* TEXT UNDER STUDY:
_ _ _

Plainbuilt

Lesson 5 of 8

Install Node.js and your AI CLI

Two commands and you're ready to talk to your AI agent.

~10 min to complete

With Homebrew in place, installing Node.js and your chosen coding CLI is straightforward. You'll run two commands.

1. Install Node.js (everyone does this)

Node.js is what runs JavaScript code on your computer. Both CLIs use it, and many of the apps you'll build will too.

brew install node

This takes 1–3 minutes. When you see the % prompt again, it's done.

node --version

Should print v20.x.x or higher.


2. Install your coding CLI

Pick one of the two options below — the one you decided on in Lesson 2. If you're undecided, pick Claude Code: its Plan Mode is the most beginner-friendly default.

Option A — Claude Code

npm install -g @anthropic-ai/claude-code

This downloads and installs the Claude Code command-line tool. It takes about a minute.

Verify it installed:

claude --version

Start it for the first time:

claude

This opens Claude Code and walks you through logging in with your Anthropic account. Follow the on-screen prompts — it will open your browser to complete authentication. If you have a Claude Pro or Max subscription, sign in with that. Otherwise, sign in to your Anthropic API account.

Claude Code running in Terminal, showing the welcome banner with the Claude Code mascot, the active model (Opus 4.7, 1M context), the Claude Max plan, the project directory, a 'Tips for getting started' panel, and an empty input box at the bottom.
Claude Code on first run. The welcome banner confirms you're logged in and ready to prompt.

When you're done and back in Terminal, Claude Code is ready. Type /exit and press Enter to close it for now — the next lesson uses it to finish the rest of the setup.

Option B — Codex CLI

npm install -g @openai/codex

This downloads and installs the Codex command-line tool.

_ _ _

* GIVEN RECORDS:

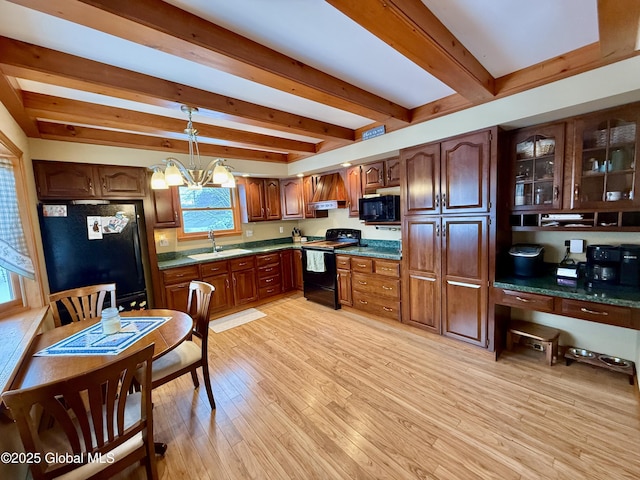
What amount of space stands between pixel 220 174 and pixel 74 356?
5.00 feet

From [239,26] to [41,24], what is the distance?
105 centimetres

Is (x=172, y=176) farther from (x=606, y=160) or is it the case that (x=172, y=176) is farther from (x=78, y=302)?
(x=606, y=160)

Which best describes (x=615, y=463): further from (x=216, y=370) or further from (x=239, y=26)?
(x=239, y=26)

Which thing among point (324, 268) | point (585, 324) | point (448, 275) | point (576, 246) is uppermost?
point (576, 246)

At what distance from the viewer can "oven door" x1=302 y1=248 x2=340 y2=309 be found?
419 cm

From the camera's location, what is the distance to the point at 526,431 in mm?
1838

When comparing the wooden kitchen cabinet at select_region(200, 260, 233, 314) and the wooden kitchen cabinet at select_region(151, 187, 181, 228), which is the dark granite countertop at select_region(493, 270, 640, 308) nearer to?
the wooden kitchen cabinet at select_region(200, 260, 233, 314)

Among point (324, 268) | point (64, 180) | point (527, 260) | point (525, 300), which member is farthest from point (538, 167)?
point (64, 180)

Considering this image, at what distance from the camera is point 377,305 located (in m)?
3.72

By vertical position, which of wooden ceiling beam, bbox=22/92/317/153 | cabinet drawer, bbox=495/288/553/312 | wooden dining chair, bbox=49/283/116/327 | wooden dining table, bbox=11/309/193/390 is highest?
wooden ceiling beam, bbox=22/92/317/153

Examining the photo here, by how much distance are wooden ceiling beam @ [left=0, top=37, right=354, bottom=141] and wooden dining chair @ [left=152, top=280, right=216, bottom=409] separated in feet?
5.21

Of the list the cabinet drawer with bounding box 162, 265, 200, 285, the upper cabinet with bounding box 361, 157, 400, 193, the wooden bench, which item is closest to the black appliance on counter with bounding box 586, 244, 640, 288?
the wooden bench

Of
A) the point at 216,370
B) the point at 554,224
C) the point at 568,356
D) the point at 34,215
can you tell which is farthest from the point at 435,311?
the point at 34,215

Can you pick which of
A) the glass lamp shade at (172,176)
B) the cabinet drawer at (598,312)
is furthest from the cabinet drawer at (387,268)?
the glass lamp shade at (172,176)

_ _ _

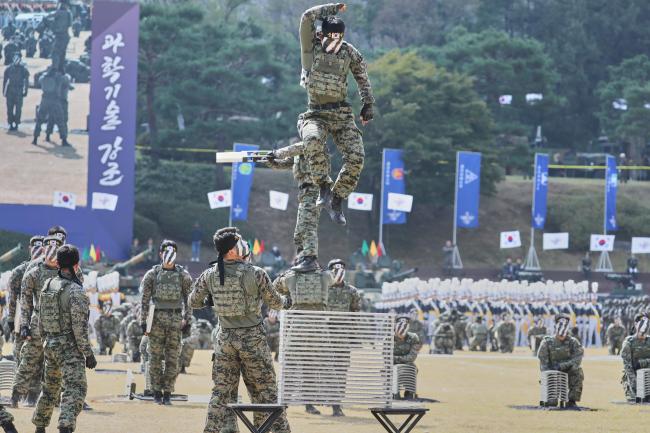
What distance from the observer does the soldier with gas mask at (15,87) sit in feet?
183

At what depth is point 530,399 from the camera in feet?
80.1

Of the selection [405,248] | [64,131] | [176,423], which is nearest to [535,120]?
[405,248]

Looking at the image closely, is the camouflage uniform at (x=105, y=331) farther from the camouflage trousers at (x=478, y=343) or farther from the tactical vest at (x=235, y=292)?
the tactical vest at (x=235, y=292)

_ _ _

* WHAT YOU WILL DO:
1. According to the installation lesson, what should running node --version print?
2. Pick up the installation lesson right after its last sentence and continue it.
The items are separate material and unrelated to the installation lesson.

* RESULTS OF THE EXERCISE:
1. v20.x.x or higher.

2.
Verify it installed:

codex --version

Start it for the first time:

codex

This opens Codex CLI and walks you through logging in. The simplest path is Sign in with ChatGPT — your browser will open and prompt you to authorize. If you don't have ChatGPT Plus or higher, you can paste an OpenAI API key from platform.openai.com instead.

OpenAI Codex CLI running in Terminal, showing the version banner, the active model (gpt-5.5 medium), the project directory, a tip about GPT-5.5, and an empty input box at the bottom.
Codex CLI on first run. The banner shows your model and project directory; the empty input box is ready for your first prompt.

When you're done and back in Terminal, Codex CLI is ready. Type /quit and press Enter to close it for now — the next lesson uses it to finish the rest of the setup.


You'll know it worked when you saw your CLI's greeting in Terminal and a prompt waiting for your input. You're now talking to an AI that can read and write files on your Mac.

Want to try both? Nothing stops you. Run both npm install commands and you'll have claude and codex both available. The rest of this course uses generic instructions like "open your CLI" so it works either way.